**Task goal**
Copy out every one of the lines below word for word, leaving out the pictures.

Start of Material supplied

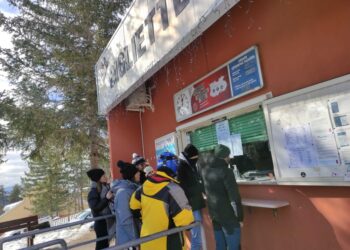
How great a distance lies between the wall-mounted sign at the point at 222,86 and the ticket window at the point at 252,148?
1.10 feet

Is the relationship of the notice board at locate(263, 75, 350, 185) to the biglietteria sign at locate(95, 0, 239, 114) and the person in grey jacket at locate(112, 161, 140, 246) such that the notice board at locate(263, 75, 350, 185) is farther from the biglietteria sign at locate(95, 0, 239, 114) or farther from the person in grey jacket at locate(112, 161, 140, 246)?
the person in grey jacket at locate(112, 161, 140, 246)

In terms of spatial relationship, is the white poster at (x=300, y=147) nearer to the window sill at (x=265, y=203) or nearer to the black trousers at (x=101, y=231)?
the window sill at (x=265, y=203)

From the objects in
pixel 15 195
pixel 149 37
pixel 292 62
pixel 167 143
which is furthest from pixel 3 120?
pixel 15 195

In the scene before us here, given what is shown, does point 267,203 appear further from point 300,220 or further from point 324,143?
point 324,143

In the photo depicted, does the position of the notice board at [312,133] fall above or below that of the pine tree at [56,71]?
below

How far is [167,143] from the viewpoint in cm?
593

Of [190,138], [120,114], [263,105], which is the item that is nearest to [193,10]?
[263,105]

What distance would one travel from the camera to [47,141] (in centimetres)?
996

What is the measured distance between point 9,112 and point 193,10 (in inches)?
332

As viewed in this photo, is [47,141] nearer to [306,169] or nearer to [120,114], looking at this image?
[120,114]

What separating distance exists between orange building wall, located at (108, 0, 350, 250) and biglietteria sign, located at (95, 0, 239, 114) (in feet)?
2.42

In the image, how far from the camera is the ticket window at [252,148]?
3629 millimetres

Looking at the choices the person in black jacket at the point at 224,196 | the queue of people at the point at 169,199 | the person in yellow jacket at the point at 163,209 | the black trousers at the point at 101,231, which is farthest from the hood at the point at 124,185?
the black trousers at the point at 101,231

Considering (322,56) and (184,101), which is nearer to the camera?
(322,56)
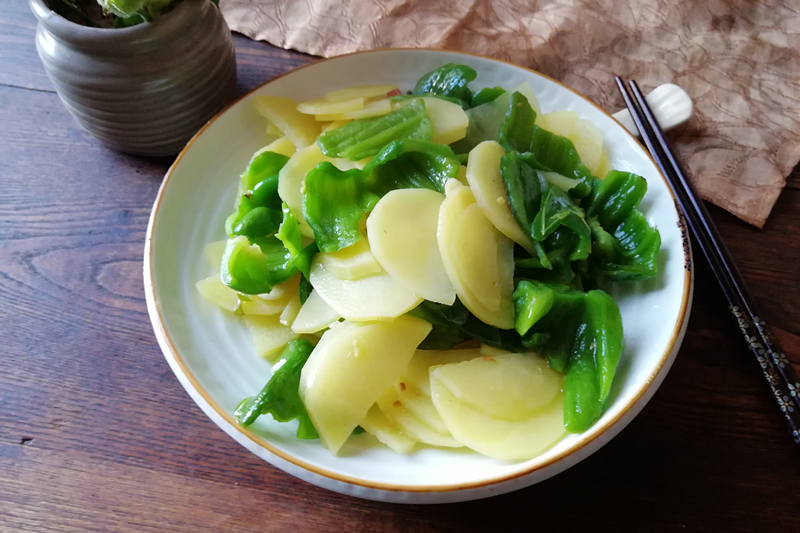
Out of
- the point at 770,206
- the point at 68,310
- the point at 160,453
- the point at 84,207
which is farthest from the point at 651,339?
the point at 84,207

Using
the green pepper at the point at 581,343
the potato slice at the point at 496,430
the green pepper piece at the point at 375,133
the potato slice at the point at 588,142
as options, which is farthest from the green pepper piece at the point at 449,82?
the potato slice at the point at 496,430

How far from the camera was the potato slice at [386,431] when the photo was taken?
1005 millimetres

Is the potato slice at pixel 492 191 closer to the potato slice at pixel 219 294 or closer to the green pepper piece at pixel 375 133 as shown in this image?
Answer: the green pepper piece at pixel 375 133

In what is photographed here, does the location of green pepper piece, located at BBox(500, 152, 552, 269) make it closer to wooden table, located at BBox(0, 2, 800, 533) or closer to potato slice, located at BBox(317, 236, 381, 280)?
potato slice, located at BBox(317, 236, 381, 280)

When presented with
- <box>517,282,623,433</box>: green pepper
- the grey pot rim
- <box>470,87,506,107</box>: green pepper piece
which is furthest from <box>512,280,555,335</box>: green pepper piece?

End of Material supplied

**Written answer**
How great a distance lies between the wall-mounted sign at the point at 222,86 and the ticket window at the point at 252,148?
1.10 feet

Is the relationship of the notice board at locate(263, 75, 350, 185) to the biglietteria sign at locate(95, 0, 239, 114) and the person in grey jacket at locate(112, 161, 140, 246) such that the notice board at locate(263, 75, 350, 185) is farther from the biglietteria sign at locate(95, 0, 239, 114) or farther from the person in grey jacket at locate(112, 161, 140, 246)?
the person in grey jacket at locate(112, 161, 140, 246)

In terms of spatial relationship, is the white poster at (x=300, y=147) nearer to the window sill at (x=265, y=203) or nearer to the black trousers at (x=101, y=231)?
the window sill at (x=265, y=203)

From the objects in
pixel 15 195
pixel 149 37
pixel 292 62
pixel 167 143
which is furthest from pixel 3 120?
pixel 15 195

In the scene before us here, given what is shown, does point 267,203 appear further from point 300,220 or further from point 324,143?
point 324,143

In the photo depicted, does the position of the notice board at [312,133] fall above or below that of the pine tree at [56,71]?
below

How far is [167,143] from the viewpoint in cm?
593

Of [190,138], [120,114], [263,105], which is the item that is nearest to [193,10]?
[263,105]

What distance would one travel from the camera to [47,141] (in centimetres)?
996

What is the measured distance between point 9,112 and point 193,10 (in inches)?
332

As viewed in this photo, is [47,141] nearer to [306,169] or nearer to [120,114], looking at this image?
[120,114]

What separating distance exists between orange building wall, located at (108, 0, 350, 250) and biglietteria sign, located at (95, 0, 239, 114) (in feet)?
2.42

In the image, how far from the camera is the ticket window at [252,148]?
3629 millimetres

Looking at the choices the person in black jacket at the point at 224,196 | the queue of people at the point at 169,199 | the person in yellow jacket at the point at 163,209 | the black trousers at the point at 101,231, which is farthest from the hood at the point at 124,185?
the black trousers at the point at 101,231

Considering (322,56) and (184,101), which is nearer to the camera?
(322,56)
Out of
- the point at 770,206
- the point at 68,310
- the point at 160,453
- the point at 84,207
which is farthest from the point at 651,339?
the point at 84,207

Using
the green pepper at the point at 581,343
the potato slice at the point at 496,430
the green pepper piece at the point at 375,133
the potato slice at the point at 588,142
as options, which is farthest from the green pepper piece at the point at 449,82?
the potato slice at the point at 496,430

How far from the camera was the potato slice at [386,431] when the photo was taken?
1005 millimetres

Is the potato slice at pixel 492 191 closer to the potato slice at pixel 219 294 or closer to the green pepper piece at pixel 375 133 as shown in this image?
Answer: the green pepper piece at pixel 375 133

In what is photographed here, does the location of green pepper piece, located at BBox(500, 152, 552, 269) make it closer to wooden table, located at BBox(0, 2, 800, 533) or closer to potato slice, located at BBox(317, 236, 381, 280)?
potato slice, located at BBox(317, 236, 381, 280)

When presented with
- <box>517,282,623,433</box>: green pepper
- the grey pot rim
- <box>470,87,506,107</box>: green pepper piece
which is furthest from <box>512,280,555,335</box>: green pepper piece?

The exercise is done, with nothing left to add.